*PROBLEM TO SOLVE*
Write out every row below word for word, leaving out the pictures.

*RECORDED INFORMATION*
※ ※ ※

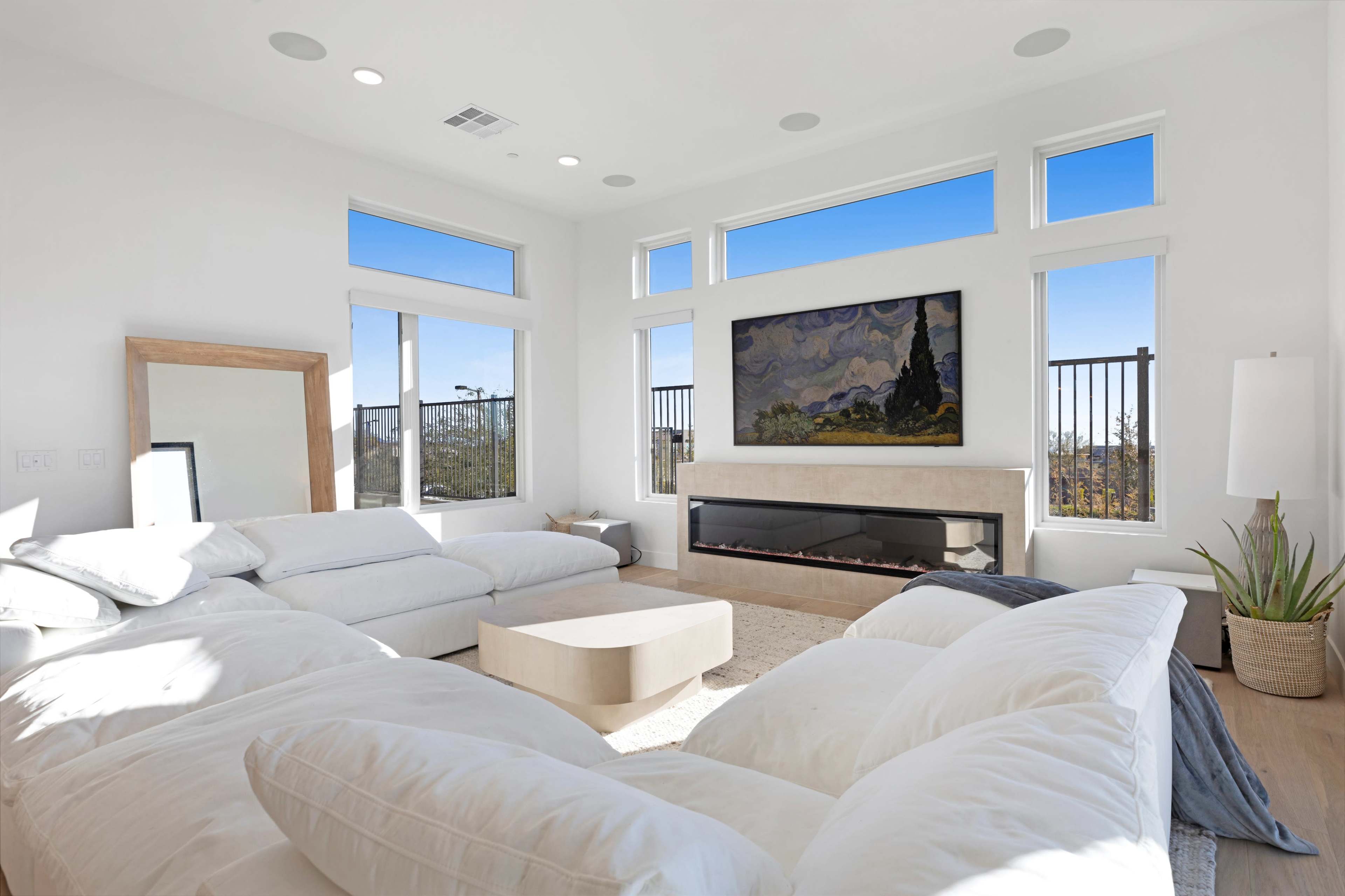 A modern living room features a large white sectional sofa, a minimal coffee table, and a wall-mounted artwork above a sleek fireplace, with ample natural light coming through large windows.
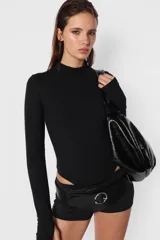 Body blanco de algodón con lycra, de manga larga con detalle de mitón en los puños y cuello media polera.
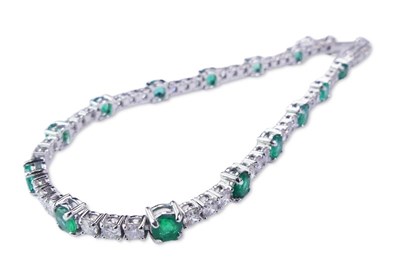 Lot 282 - Emerald and Diamond Tennis Bracelet.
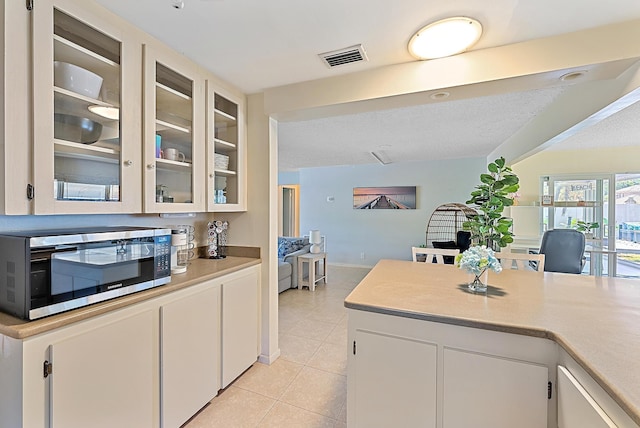 kitchen with visible vents, light countertops, glass insert cabinets, white cabinetry, and stainless steel microwave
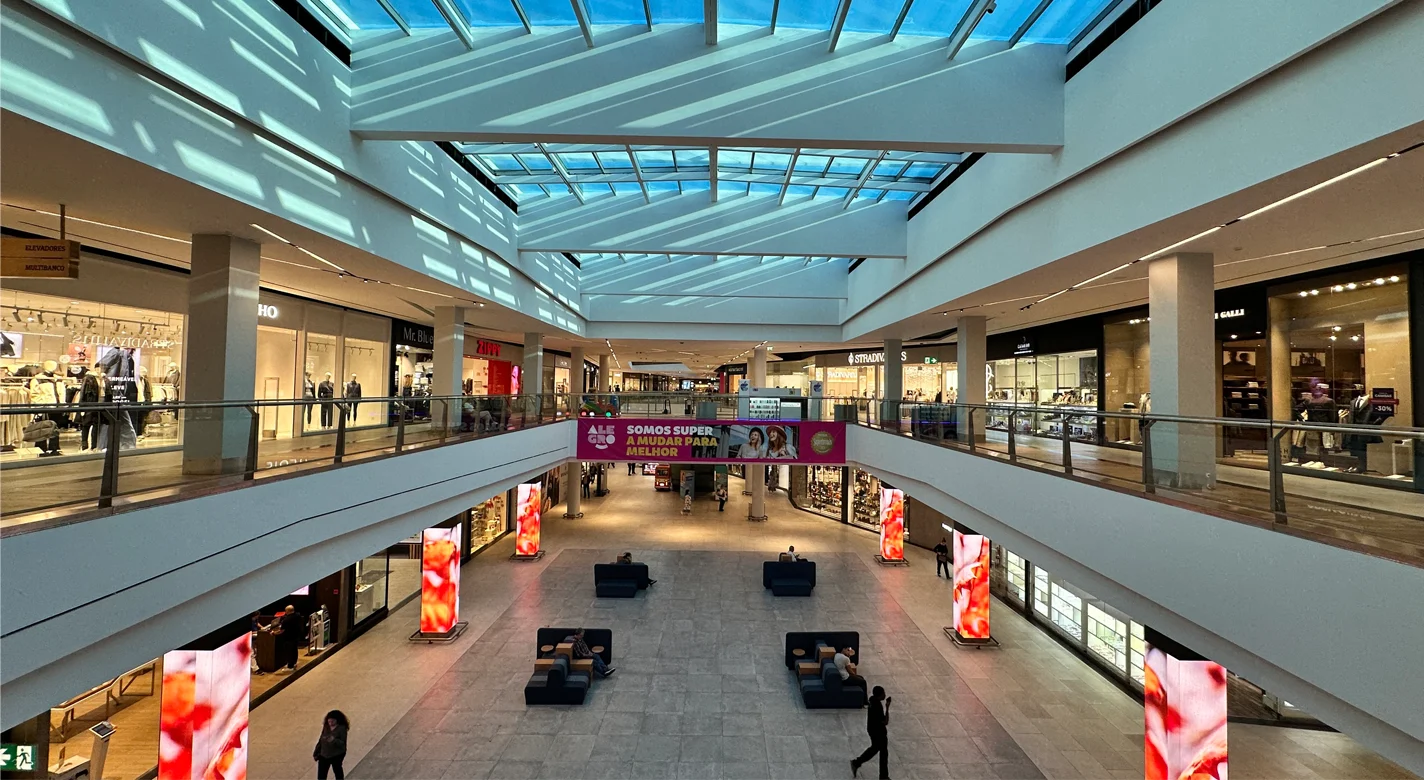 Interior de um centro comercial com lojas, claraboias, publicidade e zonas de descanso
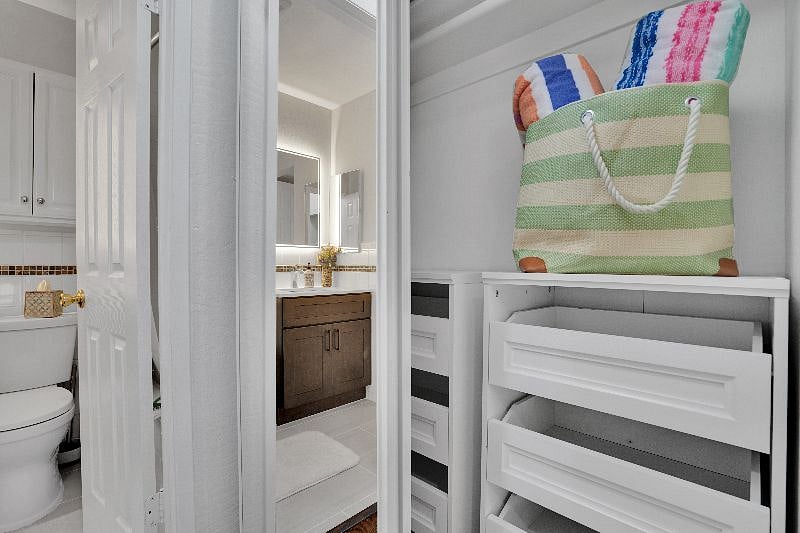 Plenty of drawer storage in closet, including pool bag and towels!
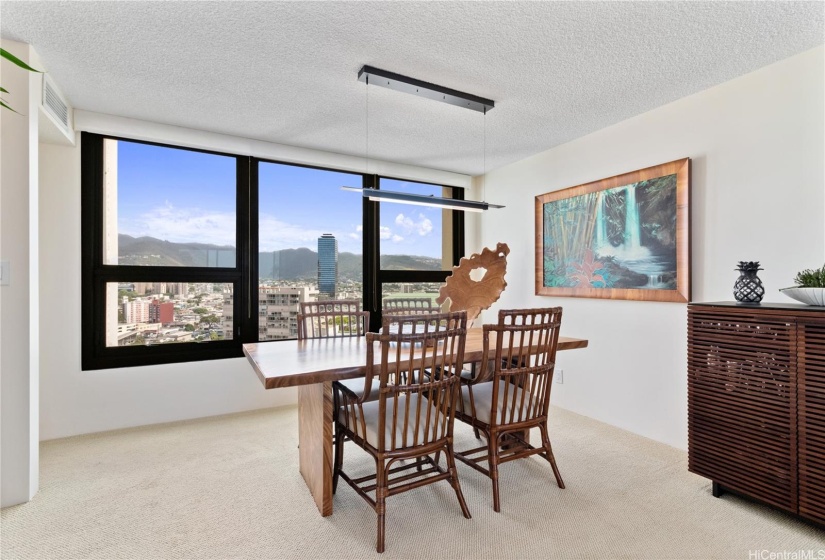 DINING AREA WITH VIEWS FROM BOTH SIDES OF THE TABLE.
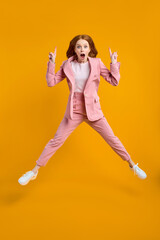 Fototapeta na wymiar Full length photo of funny caucasian lady in pink suit jumping up high see low shopping prices direct finger up on advert banner, isolated yellow color background in studio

※ ※ ※

*THE COMPLETED TASK*
 A modern living room features a large white sectional sofa, a minimal coffee table, and a wall-mounted artwork above a sleek fireplace, with ample natural light coming through large windows.
 Body blanco de algodón con lycra, de manga larga con detalle de mitón en los puños y cuello media polera.
 Lot 282 - Emerald and Diamond Tennis Bracelet.
 kitchen with visible vents, light countertops, glass insert cabinets, white cabinetry, and stainless steel microwave
 Interior de um centro comercial com lojas, claraboias, publicidade e zonas de descanso
 Plenty of drawer storage in closet, including pool bag and towels!
 DINING AREA WITH VIEWS FROM BOTH SIDES OF THE TABLE.
 Fototapeta na wymiar Full length photo of funny caucasian lady in pink suit jumping up high see low shopping prices direct finger up on advert banner, isolated yellow color background in studio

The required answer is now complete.